◆ **Entries supplied**

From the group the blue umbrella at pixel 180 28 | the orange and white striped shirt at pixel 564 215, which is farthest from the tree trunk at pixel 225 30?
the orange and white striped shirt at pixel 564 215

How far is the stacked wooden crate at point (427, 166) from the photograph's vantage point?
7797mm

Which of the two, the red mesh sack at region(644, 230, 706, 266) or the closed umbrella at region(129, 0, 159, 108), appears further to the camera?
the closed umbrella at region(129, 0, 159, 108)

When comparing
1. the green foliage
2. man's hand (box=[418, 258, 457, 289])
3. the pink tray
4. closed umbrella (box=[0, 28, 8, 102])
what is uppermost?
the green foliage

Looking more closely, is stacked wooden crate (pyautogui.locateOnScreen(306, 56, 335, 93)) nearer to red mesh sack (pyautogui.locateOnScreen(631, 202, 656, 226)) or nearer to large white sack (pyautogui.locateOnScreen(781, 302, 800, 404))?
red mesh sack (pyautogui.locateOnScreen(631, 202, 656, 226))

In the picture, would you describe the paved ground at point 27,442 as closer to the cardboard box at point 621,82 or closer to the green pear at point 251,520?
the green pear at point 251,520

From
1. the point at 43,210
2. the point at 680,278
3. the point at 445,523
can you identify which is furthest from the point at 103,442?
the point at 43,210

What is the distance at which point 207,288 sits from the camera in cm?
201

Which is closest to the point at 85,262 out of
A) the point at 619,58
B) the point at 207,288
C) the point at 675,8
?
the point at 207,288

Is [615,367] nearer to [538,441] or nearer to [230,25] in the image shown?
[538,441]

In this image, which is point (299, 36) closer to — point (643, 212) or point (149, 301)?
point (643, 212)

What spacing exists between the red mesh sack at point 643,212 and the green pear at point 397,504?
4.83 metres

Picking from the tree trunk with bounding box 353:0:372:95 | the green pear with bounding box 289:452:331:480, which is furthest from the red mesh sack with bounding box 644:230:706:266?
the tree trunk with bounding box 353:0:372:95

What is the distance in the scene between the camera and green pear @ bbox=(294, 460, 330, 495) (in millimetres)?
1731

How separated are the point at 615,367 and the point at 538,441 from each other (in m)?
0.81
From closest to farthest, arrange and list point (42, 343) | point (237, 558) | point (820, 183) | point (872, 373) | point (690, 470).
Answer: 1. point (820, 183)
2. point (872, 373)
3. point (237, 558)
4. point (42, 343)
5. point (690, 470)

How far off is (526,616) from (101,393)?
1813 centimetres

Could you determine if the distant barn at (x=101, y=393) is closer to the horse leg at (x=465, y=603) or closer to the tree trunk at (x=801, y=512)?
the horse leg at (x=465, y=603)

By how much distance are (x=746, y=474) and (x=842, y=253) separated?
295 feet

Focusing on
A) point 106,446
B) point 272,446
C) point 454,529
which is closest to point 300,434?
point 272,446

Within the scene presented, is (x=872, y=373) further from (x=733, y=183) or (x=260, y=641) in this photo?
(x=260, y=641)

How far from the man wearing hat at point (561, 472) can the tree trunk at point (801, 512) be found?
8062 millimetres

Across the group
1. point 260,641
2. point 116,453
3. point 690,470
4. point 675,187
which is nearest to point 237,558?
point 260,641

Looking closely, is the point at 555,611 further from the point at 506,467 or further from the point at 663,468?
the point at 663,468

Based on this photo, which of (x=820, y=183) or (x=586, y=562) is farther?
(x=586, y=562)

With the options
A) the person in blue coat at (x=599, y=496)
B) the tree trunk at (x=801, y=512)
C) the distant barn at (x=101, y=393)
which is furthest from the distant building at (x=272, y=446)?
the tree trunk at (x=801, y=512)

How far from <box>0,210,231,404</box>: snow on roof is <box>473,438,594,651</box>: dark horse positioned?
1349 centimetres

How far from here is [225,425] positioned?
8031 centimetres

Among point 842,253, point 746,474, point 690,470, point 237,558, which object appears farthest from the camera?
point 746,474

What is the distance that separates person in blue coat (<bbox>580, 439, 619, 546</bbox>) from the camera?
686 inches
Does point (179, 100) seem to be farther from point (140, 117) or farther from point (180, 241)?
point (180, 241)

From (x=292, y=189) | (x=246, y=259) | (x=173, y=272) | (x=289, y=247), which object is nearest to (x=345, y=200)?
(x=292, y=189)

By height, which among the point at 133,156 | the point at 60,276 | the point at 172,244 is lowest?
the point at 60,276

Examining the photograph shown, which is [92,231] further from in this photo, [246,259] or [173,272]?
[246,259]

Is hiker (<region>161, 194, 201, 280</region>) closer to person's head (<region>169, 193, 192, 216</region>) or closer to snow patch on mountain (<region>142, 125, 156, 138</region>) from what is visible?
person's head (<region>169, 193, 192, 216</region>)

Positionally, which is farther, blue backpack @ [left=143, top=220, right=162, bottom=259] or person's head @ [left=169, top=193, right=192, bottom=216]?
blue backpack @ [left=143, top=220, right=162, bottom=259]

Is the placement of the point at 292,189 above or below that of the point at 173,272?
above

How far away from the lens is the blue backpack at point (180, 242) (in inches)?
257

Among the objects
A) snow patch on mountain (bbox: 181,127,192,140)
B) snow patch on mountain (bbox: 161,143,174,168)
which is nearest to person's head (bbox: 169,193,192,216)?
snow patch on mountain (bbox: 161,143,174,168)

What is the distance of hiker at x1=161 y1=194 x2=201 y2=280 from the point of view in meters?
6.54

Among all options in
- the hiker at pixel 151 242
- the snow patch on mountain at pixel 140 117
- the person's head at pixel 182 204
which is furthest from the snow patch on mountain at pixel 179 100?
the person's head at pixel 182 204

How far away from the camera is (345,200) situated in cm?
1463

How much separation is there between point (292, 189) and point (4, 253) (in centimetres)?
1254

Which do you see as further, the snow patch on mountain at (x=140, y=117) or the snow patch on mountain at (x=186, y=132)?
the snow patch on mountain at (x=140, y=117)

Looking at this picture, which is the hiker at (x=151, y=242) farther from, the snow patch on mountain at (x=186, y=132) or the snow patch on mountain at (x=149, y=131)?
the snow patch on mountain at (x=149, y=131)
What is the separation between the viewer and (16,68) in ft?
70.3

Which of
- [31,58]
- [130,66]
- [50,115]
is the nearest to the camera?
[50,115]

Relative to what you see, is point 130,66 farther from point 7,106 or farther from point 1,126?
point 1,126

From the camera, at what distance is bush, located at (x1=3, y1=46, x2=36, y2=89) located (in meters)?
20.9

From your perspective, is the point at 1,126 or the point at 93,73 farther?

◆ **Stated task**
Everything from the line with "How far away from the camera" to the end of the listing above needs to be duplicated exactly, both end lines included, with nothing more.

◆ **Output for this exercise**
How far away from the camera is (345,200) situated in cm?
1463

How much separation is there between point (292, 189) and point (4, 253) (in centimetres)?
1254

Which do you see as further, the snow patch on mountain at (x=140, y=117) or the snow patch on mountain at (x=186, y=132)?
the snow patch on mountain at (x=140, y=117)

Looking at this picture, which is the hiker at (x=151, y=242) farther from, the snow patch on mountain at (x=186, y=132) or the snow patch on mountain at (x=149, y=131)?
the snow patch on mountain at (x=149, y=131)
What is the separation between the viewer and (16,68) in ft?
70.3

Which of
- [31,58]
- [130,66]
- [50,115]
is the nearest to the camera?
[50,115]

Relative to what you see, is point 130,66 farther from point 7,106 or farther from point 1,126?
point 1,126

From the camera, at what distance is bush, located at (x1=3, y1=46, x2=36, y2=89) located (in meters)?
20.9

From your perspective, is the point at 1,126 or the point at 93,73 farther?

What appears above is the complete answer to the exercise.